Luckily, the framework through which to collaborate on energy
innovation is already in place. In 1979, soon after the United States and
China opened formal relations, the two nations signed the Science and
Technology Cooperation Agreement. 262 This agreement pledges
cooperation in a diverse range of fields including physics and chemistry,
earth and atmospheric sciences, health care and disease control, and a
variety of energy-related areas.263
In the face of the global challenges of climate change and energy
security, in 2008, the United States and China entered the Ten Year
Framework on Energy and Environment Cooperation, which, as the title
suggests, facilitates exchanges between the two countries to foster energy
innovation and environmental protection. 264 In November 2009, Presidents
Obama and Hu established the $150 million U.S.-China Energy Research
Center, which facilitates joint research and development on clean energy
technology by teams of scientists from the United States and China.265
Presidents Obama and Hu, in their Joint Statement in 2011, directly
address cooperation on climate change, energy, and the environment:
The United States and China agreed to continue their close
consultations on action to address climate change, coordinate to
achieve energy security for our peoples and the world, build on
existing clean energy cooperation, ensure open markets, promote
mutually beneficial investment in climate friendly energy,
encourage clean energy, and facilitate advanced clean energy
technology development.266
Each side reaffirmed their commitment to continue exchanges on “energy
policy and cooperation on oil, natural gas (including shale gas), civilian
nuclear energy, wind and solar energy, smart grid, advanced bio-fuels,
262.
U.S.–China: Thirty Years of Science and Technology Cooperation, Fact Sheet, U.S.

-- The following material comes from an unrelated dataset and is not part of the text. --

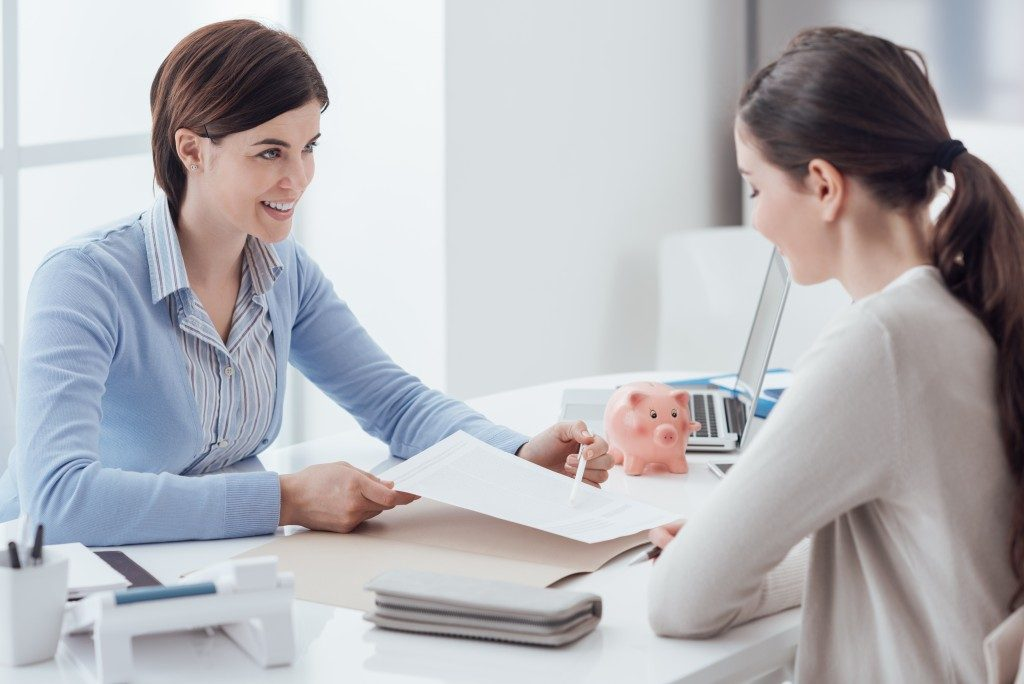 Financial advisor talking to her client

DEP’T OF STATE (Oct. 15, 2009), http://www.state.gov/e/oes/rls/fs/2009/130625.htm.
263.
Id.
264.
U.S.- China Ten-Year Framework for Cooperation on Energy and Environment, U.S.
DEP'T OF STATE, http://www.state.gov/e/oes/eqt/tenyearframework/ (last visited Mar. 18, 2014).
265.
U.S.-China Clean Energy Research Center (CERC), Welcome to the U.S.-Clean Energy
Research Center, available at http://www.us-china-cerc.org (last visited Mar. 20, 2014).
266.
Press Release, supra note 242.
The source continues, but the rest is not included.